_Tarefas a realizar_:
**A.** Reescreva em forma de lista o parágrafo do texto sobre desigualdade racial que começa com "Como se não já bastasse", mantendo seus fatos principais.
**B.** Reproduza fielmente o trecho do texto sobre desigualdade racial que vai de "E o que aconteceu" até "pretas nas ruas.", incluindo este último.

_Texto de origem_:
══════════

E o que aconteceu com as pessoas escravizadas após a abolição da escravatura? Eles ficaram sem terra, sem educação e sem trabalho.
Como se não já bastasse todas as dores e privações passadas antes da abolição, a partir de 1890 o povo preto ainda teve que se deparar com leis como a Lei da Vadiagem, da qual muitos pretos que não conseguiam provar que estavam trabalhando eram presos; ou ainda como a Lei de Proibição da Capoeira, que impedia os pretos de manifestarem sua cultura na rua, para que não houvesse agrupamento de pessoas pretas nas ruas.
Hoje em dia, apesar das que conquistas ao longo dos anos, o mercado de trabalho do país ainda tem um extenso caminho a percorrer se tratando de equidade e diversidade racial. Apesar de ações afirmativas, cada vez mais frequentes, ainda não são suficientes em relação ao abismo de oportunidades para brancos e negros. O documento “Desigualdades Sociais por Cor ou Raça no Brasil”, elaborado em 2019 pelo Instituto Brasileiro de Geografia e Estatística (IBGE), trouxe dados nesse sentido, inclusive para a área de Educação, que é onde tudo começa. A taxa de analfabetismo entre pessoas de 15 anos ou mais é de 3,9% na população branca, contra 9,1% entre pretos e pardos.
O racismo estrutural e institucional impedem que pessoas negras tenham acesso a educação e oportunidades e trabalho. Pensando nisso, as empresas têm voltado sua atenção para esse assunto, tentando corrigir a desigualdade histórica existente, minimizar o impacto social causado pelo racismo e de promover um ambiente inclusivo e equitativo que estimule a criação de condições apropriadas de desenvolvimento levando em conta que nem todas as pessoas partem do mesmo lugar.
Na pandemia a situação piorou. De acordo com dados do IBGE em 2019, entre a população brasileira, 75,2% dos pobres do país são negros e apenas 11,9% das pessoas ocupadas em cargos gerenciais são pretas ou pardas. As pesquisas sugerem que os efeitos da crise sanitária foram imediatos, já que trabalhadores em situação de maior precariedade no mercado de trabalho foram os que não puderam realizar seu trabalho à distância e aqueles do setor informal.

══════════

Registros de dados armazenados:
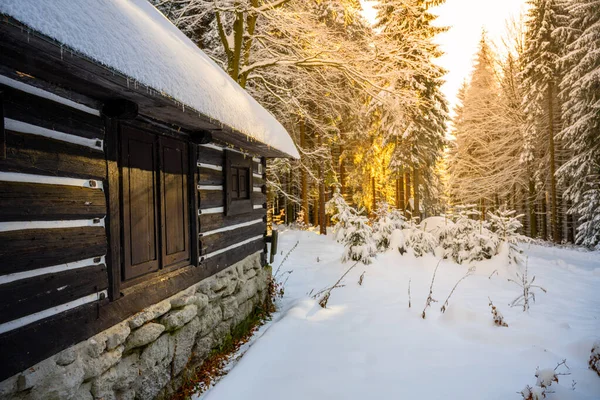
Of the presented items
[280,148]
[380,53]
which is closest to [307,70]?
[380,53]

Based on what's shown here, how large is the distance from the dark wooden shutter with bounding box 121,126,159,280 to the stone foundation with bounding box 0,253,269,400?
509 millimetres

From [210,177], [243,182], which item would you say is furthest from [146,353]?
[243,182]

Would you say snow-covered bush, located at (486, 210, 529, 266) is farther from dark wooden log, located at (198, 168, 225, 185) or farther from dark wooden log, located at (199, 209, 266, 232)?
dark wooden log, located at (198, 168, 225, 185)

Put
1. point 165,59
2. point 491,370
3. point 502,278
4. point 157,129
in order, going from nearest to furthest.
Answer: point 165,59 → point 157,129 → point 491,370 → point 502,278

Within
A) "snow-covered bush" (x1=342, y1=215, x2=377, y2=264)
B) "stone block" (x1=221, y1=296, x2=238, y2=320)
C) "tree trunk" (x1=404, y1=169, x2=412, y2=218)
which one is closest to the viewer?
"stone block" (x1=221, y1=296, x2=238, y2=320)

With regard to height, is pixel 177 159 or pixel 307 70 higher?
pixel 307 70

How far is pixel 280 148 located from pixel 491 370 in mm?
4378

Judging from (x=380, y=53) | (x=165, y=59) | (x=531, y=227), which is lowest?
(x=531, y=227)

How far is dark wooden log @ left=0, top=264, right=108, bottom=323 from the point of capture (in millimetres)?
2076

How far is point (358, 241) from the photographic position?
384 inches

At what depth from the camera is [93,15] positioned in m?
2.24

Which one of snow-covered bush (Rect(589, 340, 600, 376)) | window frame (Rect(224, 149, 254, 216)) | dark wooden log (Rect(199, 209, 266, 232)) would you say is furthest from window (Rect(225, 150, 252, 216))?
snow-covered bush (Rect(589, 340, 600, 376))

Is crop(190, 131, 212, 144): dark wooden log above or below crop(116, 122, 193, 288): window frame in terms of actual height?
above

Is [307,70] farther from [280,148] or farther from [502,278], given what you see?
[502,278]
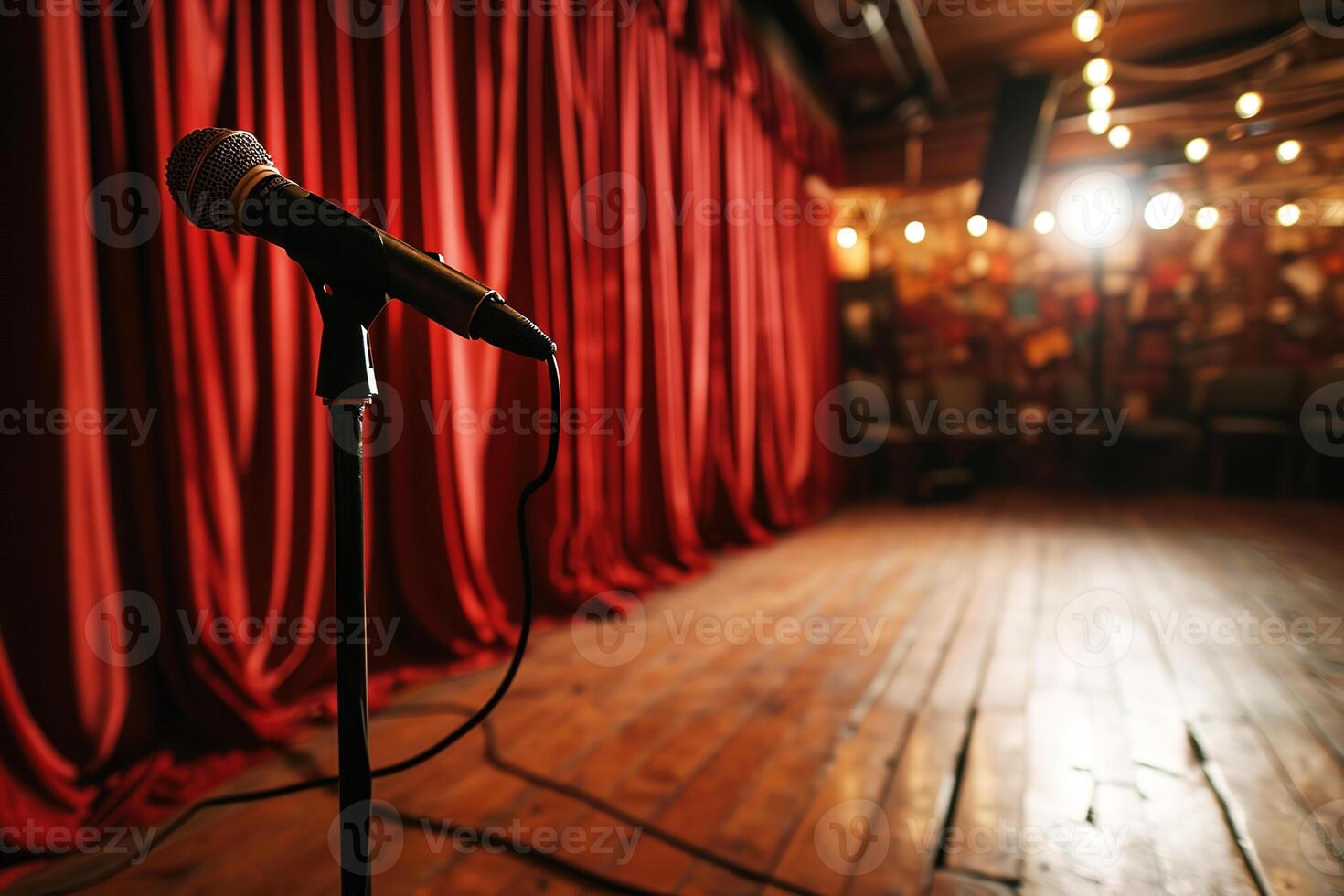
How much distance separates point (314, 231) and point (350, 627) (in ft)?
1.16

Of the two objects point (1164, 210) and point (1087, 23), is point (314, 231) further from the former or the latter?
point (1164, 210)

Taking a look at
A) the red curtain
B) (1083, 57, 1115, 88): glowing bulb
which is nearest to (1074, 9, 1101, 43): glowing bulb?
(1083, 57, 1115, 88): glowing bulb

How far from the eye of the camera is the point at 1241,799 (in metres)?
1.14

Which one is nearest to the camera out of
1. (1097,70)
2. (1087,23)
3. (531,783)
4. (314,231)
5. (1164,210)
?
(314,231)

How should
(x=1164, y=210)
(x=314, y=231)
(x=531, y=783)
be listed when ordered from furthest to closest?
(x=1164, y=210) → (x=531, y=783) → (x=314, y=231)

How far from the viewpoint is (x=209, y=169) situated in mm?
625

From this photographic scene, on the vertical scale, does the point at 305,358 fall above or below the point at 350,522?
above

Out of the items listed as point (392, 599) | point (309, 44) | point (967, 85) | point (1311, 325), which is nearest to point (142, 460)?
point (392, 599)

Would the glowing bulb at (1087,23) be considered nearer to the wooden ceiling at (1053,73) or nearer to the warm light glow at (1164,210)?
the wooden ceiling at (1053,73)

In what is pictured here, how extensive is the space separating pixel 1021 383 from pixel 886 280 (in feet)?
3.98

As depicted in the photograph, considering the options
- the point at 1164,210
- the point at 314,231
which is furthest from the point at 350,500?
the point at 1164,210

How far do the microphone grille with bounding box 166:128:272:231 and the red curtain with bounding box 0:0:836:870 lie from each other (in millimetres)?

══════════

_Gabarito_:
**A.**
- A partir de 1890, além das dores e privações vividas antes da abolição, o povo preto passou a enfrentar leis repressivas.
- Lei da Vadiagem: pretos que não conseguiam provar que estavam trabalhando eram presos.
- Lei de Proibição da Capoeira: impedia os pretos de manifestarem sua cultura na rua, para evitar o agrupamento de pessoas pretas.

**B.**
E o que aconteceu com as pessoas escravizadas após a abolição da escravatura? Eles ficaram sem terra, sem educação e sem trabalho.
Como se não já bastasse todas as dores e privações passadas antes da abolição, a partir de 1890 o povo preto ainda teve que se deparar com leis como a Lei da Vadiagem, da qual muitos pretos que não conseguiam provar que estavam trabalhando eram presos; ou ainda como a Lei de Proibição da Capoeira, que impedia os pretos de manifestarem sua cultura na rua, para que não houvesse agrupamento de pessoas pretas nas ruas.